__Challenges__:
A – Take the thread about the Viper and Hayabusa video and write out the stretch that begins at the words "I was the proud" and stops after "vlastan (May 6, 2002)", putting "unnamed" in place of "un-disclosed".
B – In the thread about the Viper and Hayabusa video, what reason does vlastan give for not watching the video? Answer in one to three sentences.
C – Carry on the forum thread about the Viper and Hayabusa video from the point where it stops.

__Extract to read__:
--------------------------------

# 900bhp Viper Vs Turbo NOS Hyabusa, Bored Out Hyabusa



## Stu-Oxfordshire (May 7, 2002)

900bhp Viper Vs Turbo NOS Hyabusa, Bored Out Hyabusa, Std Hyabusa.

http://www.gigatechsoftware.com/cars/VIPER-race-small.wmv

Unbe fooking lieveable.

8) :twisted:


----------



## ag (Sep 12, 2002)

I've always wanted a ZX12R, now I want a 900BHP Viper too.

Resect due to all of those taking part.


----------



## W7 PMC (May 6, 2002)

ag said:


> I've always wanted a ZX12R, now I want a 900BHP Viper too.
> 
> Resect due to all of those taking part.


Awesome.

I was the proud owner of a ZX12R for 3 years, up until last Autumn & that was the full power 180bhp model which was capable of running crazy speeds. Topped her out on an un-disclosed road at 220mph on the clock  8) , What a rush that was. New underwear required after that crazy ass 10mins :roll:


----------



## vlastan (May 6, 2002)

I was going to see this video too, but it is huge and I don't have broadband.

220mph on a bike...nutter!! I have only gone up to 140 on a TT in Germany and was scary enough and so noisy.


----------



## Stu-Oxfordshire (May 7, 2002)

The speed they go from 80mph to 170 is mind blowing...it's quicker than the TT goes from 0=60!

300bhp through ONE wheel with a contact patch the width of yer knob....HOW do they get the power down!


----------



## scavenger (Jun 25, 2002)

W7 PMC said:


> Topped her out on an un-disclosed road at 220mph on the clock  8)


You must have balls the size of water mellons!!!! I topped my fireblade out at 180mph and that was damn quick - like 3 miles a minute quick..!! 220mph must have been just awesome


----------



## W7 PMC (May 6, 2002)

scavenger said:


> W7 PMC said:
> 
> 
> > Topped her out on an un-disclosed road at 220mph on the clock  8)
> ...


Needed to stop for 10 mins after that little run for a smoke & to calm down a little  .

The 220mph was the displayed speed on the speedo & the needle was just over that (220 was the max speed on display), so i was probably only doing about 195-205mph, although motorbike speedos do appear to be better callibrated than car speedos.


----------



## jam (May 8, 2002)

W7 PMC said:


> so i was probably only doing about 195-205mph


lol.......'only' doing about 195-205mph :roll: 8) 

on 2 wheels that takes some real guts mate!

nice one


----------



## head_ed (Dec 10, 2002)

Holy S***,

For a car to outrun a bike like that is awesome!!

Now, can anyone tell me the safe stopping distance at 165 mph?


----------



## W7 PMC (May 6, 2002)

head_ed said:


> Holy S***,
> 
> For a car to outrun a bike like that is awesome!!
> 
> Now, can anyone tell me the safe stopping distance at 165 mph?

--------------------------------

__Data__:
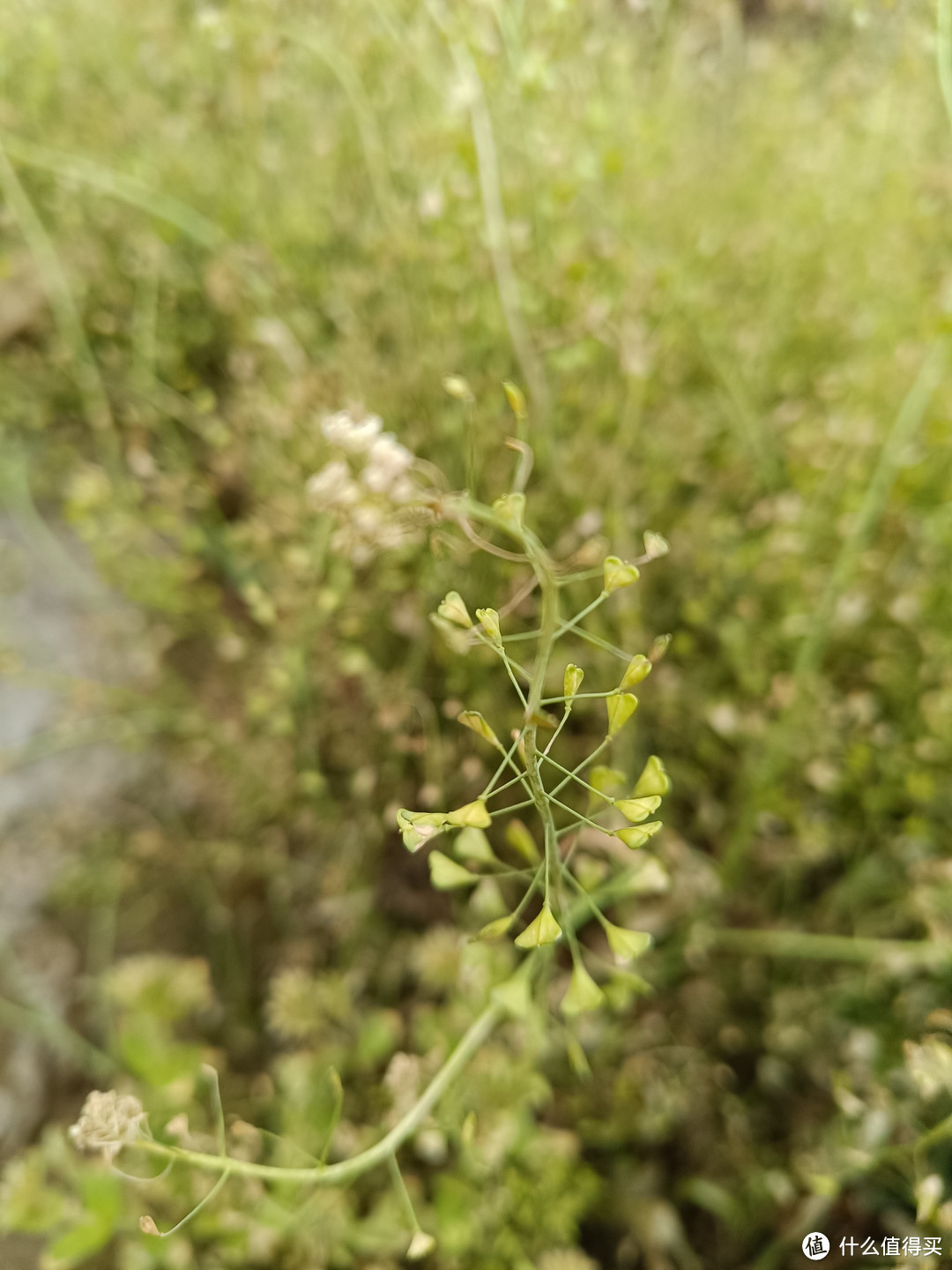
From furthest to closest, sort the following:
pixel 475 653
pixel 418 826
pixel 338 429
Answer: pixel 475 653 → pixel 338 429 → pixel 418 826

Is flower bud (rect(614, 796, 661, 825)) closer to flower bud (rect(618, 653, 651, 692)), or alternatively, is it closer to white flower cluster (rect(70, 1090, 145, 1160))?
flower bud (rect(618, 653, 651, 692))

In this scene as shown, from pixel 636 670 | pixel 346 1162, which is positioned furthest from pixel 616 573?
pixel 346 1162

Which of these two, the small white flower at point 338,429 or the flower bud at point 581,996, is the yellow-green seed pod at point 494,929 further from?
the small white flower at point 338,429

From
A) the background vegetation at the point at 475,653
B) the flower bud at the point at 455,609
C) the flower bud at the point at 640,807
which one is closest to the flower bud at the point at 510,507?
the flower bud at the point at 455,609

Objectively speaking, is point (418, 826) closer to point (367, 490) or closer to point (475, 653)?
point (367, 490)

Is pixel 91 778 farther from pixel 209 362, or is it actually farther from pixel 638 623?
pixel 638 623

--------------------------------

__Results in order__:
A –
I was the proud owner of a ZX12R for 3 years, up until last Autumn & that was the full power 180bhp model which was capable of running crazy speeds. Topped her out on an unnamed road at 220mph on the clock  8) , What a rush that was. New underwear required after that crazy ass 10mins :roll:


----------



## vlastan (May 6, 2002)

B – vlastan didn't watch it because the video is huge and vlastan doesn't have broadband.

C –
The Viper only outran the standard Busa, the ZX12R gave it a good whooping, as did the modified Busa 8)  

As for stopping disctance, i have no idea, but can be sure (as shown in the clip) that the bikes stopping distance is far far shorter


----------



## head_ed (Dec 10, 2002)

Ah,

That'll teach me to get bored after 9 mins and not watch it to the end..


----------



## jgoodman00 (May 6, 2002)

W7 PMC said:


> As for stopping disctance, i have no idea, but can be sure (as shown in the clip) that the bikes stopping distance is far far shorter


Really?

I was under the impression most high-performance cars can easily outbrake motorbikes because of bigger tyres, more wheels & greater stability...


----------



## Stu-Oxfordshire (May 7, 2002)

W7 PMC said:


> head_ed said:
> 
> 
> > Holy S***,
> ...


Sorry mate, cars stopping distance is SUBSTANTIALLY shorter than a bike......aptly demonstrated at the ring last year....the bikes go hooning past the cars who keep the pedal in up to their normal braking point only to be forced into evasive action as the bikes are braking so much sooner into the bends.


----------



## W7 PMC (May 6, 2002)

Stu-Oxfordshire said:


> W7 PMC said:
> 
> 
> > head_ed said:
> ...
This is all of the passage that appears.